→ **TASK GOAL**: Reproduce the data from the line with "How far away" up to and including the line with "3.79 meters", word for word, and leave the picture out of your copy.
## BEGIN SUPPLIED MATERIAL
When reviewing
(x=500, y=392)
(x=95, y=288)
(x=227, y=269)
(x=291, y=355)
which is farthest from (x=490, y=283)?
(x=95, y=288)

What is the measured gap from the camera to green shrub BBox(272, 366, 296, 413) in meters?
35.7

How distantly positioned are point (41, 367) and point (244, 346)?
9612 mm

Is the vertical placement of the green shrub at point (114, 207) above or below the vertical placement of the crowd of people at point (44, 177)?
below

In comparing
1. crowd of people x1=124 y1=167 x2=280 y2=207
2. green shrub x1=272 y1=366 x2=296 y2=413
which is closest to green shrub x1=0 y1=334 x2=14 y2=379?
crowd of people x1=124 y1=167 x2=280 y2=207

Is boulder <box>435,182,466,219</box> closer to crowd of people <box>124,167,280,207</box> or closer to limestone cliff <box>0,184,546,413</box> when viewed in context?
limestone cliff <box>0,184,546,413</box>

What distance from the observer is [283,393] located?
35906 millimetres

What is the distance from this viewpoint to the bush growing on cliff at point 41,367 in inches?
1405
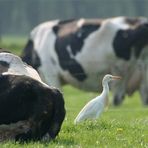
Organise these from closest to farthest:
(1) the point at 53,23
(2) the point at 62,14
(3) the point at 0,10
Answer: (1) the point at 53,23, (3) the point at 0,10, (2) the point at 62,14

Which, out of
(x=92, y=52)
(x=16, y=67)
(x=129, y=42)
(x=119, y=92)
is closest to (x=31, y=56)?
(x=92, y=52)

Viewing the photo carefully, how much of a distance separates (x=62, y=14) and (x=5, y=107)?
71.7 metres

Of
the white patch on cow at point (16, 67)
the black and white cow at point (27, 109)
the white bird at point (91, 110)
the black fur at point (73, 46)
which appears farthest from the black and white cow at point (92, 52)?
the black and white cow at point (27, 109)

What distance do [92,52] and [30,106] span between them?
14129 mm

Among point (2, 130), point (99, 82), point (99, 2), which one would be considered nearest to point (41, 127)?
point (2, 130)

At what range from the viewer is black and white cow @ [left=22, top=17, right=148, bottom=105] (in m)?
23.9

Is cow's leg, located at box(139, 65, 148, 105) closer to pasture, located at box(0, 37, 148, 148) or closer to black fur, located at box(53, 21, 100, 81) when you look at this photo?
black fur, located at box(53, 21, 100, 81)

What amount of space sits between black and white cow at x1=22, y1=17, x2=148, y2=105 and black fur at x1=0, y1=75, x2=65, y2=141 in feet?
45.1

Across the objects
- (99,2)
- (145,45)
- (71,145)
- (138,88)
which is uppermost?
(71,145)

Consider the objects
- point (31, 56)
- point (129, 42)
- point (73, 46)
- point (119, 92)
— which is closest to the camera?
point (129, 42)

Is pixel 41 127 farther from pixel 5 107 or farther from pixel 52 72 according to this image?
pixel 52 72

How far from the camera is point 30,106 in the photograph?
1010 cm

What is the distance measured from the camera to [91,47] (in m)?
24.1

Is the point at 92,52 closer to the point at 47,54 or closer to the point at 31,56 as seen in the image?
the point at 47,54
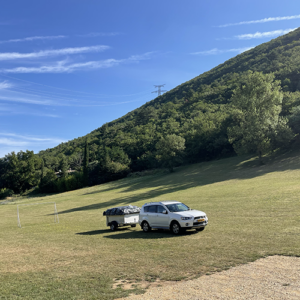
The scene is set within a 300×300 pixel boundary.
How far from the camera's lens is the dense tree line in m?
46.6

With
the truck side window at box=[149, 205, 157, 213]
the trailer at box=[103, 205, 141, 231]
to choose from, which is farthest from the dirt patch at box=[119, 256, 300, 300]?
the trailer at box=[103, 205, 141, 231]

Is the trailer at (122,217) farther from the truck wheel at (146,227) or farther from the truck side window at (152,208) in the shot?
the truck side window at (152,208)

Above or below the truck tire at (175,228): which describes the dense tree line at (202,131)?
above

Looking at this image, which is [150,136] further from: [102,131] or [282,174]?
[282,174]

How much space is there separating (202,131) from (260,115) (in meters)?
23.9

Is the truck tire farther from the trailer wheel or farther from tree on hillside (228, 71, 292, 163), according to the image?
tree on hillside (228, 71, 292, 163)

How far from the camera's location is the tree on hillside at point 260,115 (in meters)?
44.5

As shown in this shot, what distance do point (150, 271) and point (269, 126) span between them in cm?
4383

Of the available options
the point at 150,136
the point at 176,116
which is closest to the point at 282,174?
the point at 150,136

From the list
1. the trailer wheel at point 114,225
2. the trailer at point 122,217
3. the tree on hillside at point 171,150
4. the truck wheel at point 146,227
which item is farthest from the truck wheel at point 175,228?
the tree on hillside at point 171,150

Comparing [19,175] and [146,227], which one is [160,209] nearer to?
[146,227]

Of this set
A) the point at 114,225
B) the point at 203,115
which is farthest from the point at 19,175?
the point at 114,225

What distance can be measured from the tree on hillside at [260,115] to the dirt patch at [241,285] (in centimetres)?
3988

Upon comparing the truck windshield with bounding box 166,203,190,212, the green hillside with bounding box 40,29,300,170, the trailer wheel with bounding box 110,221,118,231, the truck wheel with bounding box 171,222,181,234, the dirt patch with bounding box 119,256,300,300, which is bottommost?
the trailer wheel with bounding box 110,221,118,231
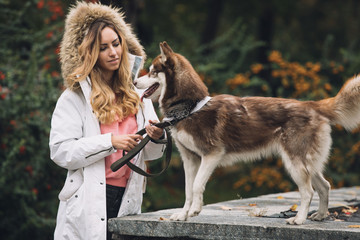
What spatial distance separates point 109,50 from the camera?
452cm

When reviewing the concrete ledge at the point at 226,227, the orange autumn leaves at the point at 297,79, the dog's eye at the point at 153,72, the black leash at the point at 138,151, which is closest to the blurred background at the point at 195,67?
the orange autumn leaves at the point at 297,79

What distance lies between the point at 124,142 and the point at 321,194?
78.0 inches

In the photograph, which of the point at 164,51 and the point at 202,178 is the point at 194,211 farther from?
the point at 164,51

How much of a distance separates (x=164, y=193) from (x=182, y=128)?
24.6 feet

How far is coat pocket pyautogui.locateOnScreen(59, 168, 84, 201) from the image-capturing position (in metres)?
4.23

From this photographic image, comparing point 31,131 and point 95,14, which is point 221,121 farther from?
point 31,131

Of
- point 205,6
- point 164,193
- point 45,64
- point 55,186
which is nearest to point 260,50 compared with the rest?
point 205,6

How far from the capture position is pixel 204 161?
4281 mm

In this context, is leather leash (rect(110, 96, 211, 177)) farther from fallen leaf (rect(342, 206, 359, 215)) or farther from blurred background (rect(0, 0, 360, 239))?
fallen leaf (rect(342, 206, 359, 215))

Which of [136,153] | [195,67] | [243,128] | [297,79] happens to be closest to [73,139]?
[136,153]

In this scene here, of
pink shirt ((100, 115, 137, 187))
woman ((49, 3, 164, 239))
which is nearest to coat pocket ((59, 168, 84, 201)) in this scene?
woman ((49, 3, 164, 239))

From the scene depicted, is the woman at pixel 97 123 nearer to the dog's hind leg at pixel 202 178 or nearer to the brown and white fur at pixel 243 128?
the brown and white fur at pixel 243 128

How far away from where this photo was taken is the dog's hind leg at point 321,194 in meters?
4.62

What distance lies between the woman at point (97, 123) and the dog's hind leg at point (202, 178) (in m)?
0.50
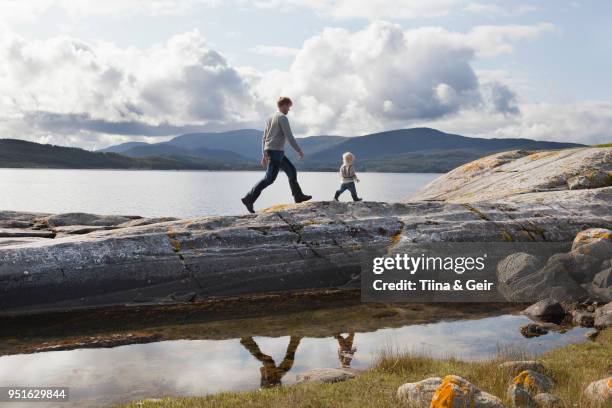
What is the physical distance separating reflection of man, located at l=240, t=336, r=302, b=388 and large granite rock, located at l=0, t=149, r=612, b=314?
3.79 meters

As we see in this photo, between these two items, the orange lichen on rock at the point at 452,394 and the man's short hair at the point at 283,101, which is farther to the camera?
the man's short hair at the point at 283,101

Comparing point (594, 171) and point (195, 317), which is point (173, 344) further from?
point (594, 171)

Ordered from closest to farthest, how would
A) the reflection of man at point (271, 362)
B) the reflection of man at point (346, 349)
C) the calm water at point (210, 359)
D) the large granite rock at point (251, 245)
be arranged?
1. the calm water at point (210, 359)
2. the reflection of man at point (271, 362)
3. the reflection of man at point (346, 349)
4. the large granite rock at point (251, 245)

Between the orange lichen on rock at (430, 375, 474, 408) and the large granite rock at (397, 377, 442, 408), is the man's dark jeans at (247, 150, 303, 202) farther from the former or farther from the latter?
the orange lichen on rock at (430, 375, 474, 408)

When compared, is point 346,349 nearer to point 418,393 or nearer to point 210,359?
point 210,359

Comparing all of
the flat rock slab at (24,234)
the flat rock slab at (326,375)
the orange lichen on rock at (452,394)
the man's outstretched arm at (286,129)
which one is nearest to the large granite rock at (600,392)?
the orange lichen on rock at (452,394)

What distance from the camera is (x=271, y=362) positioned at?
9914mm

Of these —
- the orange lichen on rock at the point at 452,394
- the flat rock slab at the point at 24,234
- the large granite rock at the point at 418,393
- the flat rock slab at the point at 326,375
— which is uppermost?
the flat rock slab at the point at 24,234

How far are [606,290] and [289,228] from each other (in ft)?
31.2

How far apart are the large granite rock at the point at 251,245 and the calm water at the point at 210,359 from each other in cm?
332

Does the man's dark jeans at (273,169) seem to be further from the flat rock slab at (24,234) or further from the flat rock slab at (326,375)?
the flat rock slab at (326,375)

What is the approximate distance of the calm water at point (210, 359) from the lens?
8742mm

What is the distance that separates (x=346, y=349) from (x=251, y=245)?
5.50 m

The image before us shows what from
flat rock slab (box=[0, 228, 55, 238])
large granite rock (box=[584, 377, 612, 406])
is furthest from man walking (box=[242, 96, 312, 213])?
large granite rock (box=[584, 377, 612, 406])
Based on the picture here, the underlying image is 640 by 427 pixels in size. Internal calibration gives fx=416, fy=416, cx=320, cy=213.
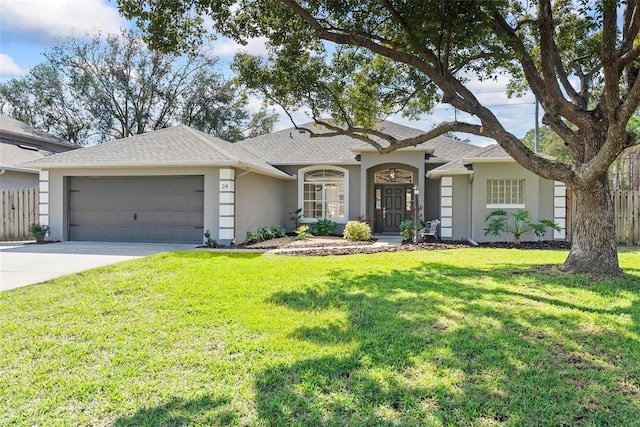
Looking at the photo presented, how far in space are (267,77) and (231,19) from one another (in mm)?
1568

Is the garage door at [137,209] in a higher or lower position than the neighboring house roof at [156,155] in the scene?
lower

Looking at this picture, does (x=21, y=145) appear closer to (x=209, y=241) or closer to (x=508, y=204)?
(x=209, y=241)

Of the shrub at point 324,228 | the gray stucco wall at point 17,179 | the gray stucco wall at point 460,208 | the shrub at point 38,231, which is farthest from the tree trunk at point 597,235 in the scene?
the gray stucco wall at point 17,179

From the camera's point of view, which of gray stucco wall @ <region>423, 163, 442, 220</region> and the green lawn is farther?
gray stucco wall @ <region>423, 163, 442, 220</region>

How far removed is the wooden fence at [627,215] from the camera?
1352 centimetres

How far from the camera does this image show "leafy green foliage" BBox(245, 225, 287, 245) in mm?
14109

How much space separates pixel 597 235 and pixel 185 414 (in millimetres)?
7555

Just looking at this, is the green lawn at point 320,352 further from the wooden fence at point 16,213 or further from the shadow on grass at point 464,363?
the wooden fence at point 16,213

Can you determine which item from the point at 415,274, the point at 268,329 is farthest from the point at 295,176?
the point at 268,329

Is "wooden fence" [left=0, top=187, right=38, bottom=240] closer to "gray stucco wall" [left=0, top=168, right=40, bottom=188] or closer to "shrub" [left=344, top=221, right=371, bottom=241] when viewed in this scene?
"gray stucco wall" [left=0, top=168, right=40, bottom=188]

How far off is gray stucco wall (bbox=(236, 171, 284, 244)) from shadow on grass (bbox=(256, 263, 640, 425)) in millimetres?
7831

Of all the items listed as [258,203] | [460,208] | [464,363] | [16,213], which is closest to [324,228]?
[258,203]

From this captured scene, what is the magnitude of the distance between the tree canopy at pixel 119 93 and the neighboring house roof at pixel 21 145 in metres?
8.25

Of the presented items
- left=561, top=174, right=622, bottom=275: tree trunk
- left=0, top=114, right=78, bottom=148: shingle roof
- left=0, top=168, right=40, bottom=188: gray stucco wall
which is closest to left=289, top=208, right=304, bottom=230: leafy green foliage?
## END SUPPLIED MATERIAL
→ **TASK RESULT**:
How far away from where this photo was taken is the dog's hind leg at point 321,194 in meters?
4.62

What distance lies between the woman at point (97, 123) and the dog's hind leg at point (202, 178) (in m)?
0.50
What is the physical distance separating reflection of man, located at l=240, t=336, r=302, b=388 and large granite rock, located at l=0, t=149, r=612, b=314?
3.79 meters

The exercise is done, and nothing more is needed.